Política de cuentos / Guillermo Fatás


Por Guillermo Fatás
Catedrático de Historia Antigua de la Universidad de Zaragoza
Asesor editorial del Heraldo de Aragón
Publicado en el Heraldo de Aragón

   Circula mucho un decálogo sobre la manipulación informativa atribuido a Noam Chomsky, supuestamente extraído de un libro suyo titulado “Armas silenciosas para guerras tranquilas”. El título no es inventado, pero no es del filólogo y polemista norteamericano. En su currículo editorial cuento ciento seis volúmenes hasta el más reciente (de octubre pasado, sobre Palestina) y no veo esas “Armas…”.

 

    Ese decálogo se presenta como la deducción de un secreto recetario que los “poderes ocultos” usan para conseguir sus torcidos fines. ¿Qué reglas sigue el mal para manipularnos? Ejecutar sus planes inicuos poquito a poquito, disimular el objetivo principal suscitando vistosas distracciones, crear problema para ofrecer soluciones que refuercen el propio poder, manipular los sentimientos mejor que cultivar los argumentos, infantilizar al público; y, así, hasta diez. Astucias tan elementales están al alcance de cualquier mediano caletre a poco intuitivo que sea y distan de ser la piedra filosofal. Los griegos y los romanos estudiaron estos recursos de la inteligencia de forma insuperada. Hemos avanzado algo en los porqués, con ayuda de semiólogos, neurolingüistas, teóricos de la inteligencia emocional y de los lenguajes no verbales y otros sabios. Pero nadie a superado las habilidades de los grandes comunicadores clásicos. No hablo de “cultura”, sino de eficacia política y manipulación de masas. Las invectivas de Demóstenes o el suspense escénico de Cicerón eran demoledores, emocionantes. Imaginen la irrupción ciceroniana ante un atónito Senado increpando inesperadamente a Catilina por traidor al Estado. No se trata de actuaciones pretenciosas ni de meras palabras bien trabadas para hilar argumentos: eran ensayadas exhibiciones escenográficas, gestuales, que surtían efectos fulminantes al mostrar un abrumador dominio psicológico, político y jurídico de la situación.

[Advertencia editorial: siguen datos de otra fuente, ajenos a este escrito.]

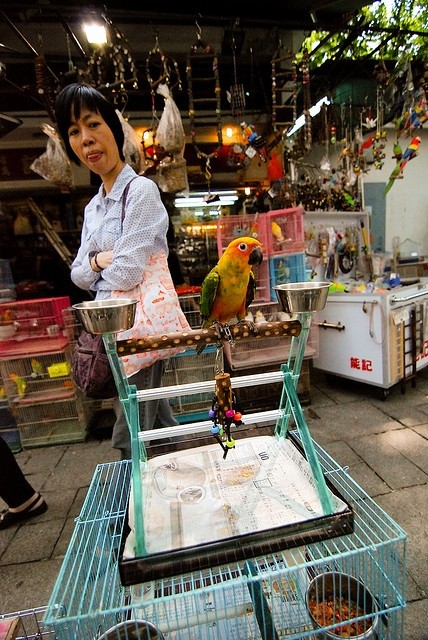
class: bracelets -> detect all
[93,251,104,270]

   Los “asesores de comunicación e imagen” imponen hoy a los líderes vigilar su sudor ante las cámaras, el color de la camisa y la corbata, la posición de las manos…

   Constricciones menos duras que el ensayo de las actitudes declamatorias, el manejo de una vestimenta tan embarazosa como la toga, la proyección de la voz, el dominio de las pausas, la duración de los párrafos y la construcción rítmica de las frases o la gradación de los argumentos y las emociones. En nuestros años recientes, el más famoso actor político ha sido Felipe González, si bien brillaba por comparación, más que por méritos objetivos.

    Pero ya no seguimos a los clásicos. Lo hicieron famosos próceres como Castelar, Costa o Azaña. Los repúblicos franquistas, en general, resultaban penosos desde este punto de vista. Algún desambientado, como Enrique Tierno, dio resultado a fuer de pintoresco. Nuestros maestros ya no son rétores, si no guionistas políticos norteamericanos, que han codificado muy bien el “storytelling” político.

    Para embaucar, lo más eficaz, rápido y seguro es convertir el discurso en un relato, hacer que el líder cuente una historia. Elegido un enfoque eficaz, se dosifica la tensión, se escogen los adornos, se señala quiénes son los buenos y los malos y se orienta todo al fin principal. Es diana segura.

   El presidente Reagan, actor de profesión, no era apreciado en España como personalidad pública. No me refiero a su ideario conservador, sino a su personaje, objeto de muchas chirigotas. Ocurre que era un maestro en el oficio de “storyteller”. Poseía dotes de recitador (incluida una voz controlada y de tranquilizador tono grave) y alcanzó nivel excelente en este ejercicio de transmisión política, muy bien asistido por su cohorte de expertos. Pronunciaba con nitidez, dominaba la cadencia del discurso leído, implicaba emocionalmente al oyente– y lo situaba en un plano de empatía espontánea -, -, decía, con paladeo.

   La manipulación ahora no es más refinada que antaño, pero si más frecuente y conviene estar avisados. Desconfiemos de la mercancía política si llega entre las tapas de un cuento, ya sea el abuelo de Zapatero, la niña de Rajoy, la familia de José Blanco, el pasado gomero de Belloch o la triste infancia de Anasagasti. Cuando la política se viste de cuento, suele ser un cuento chino.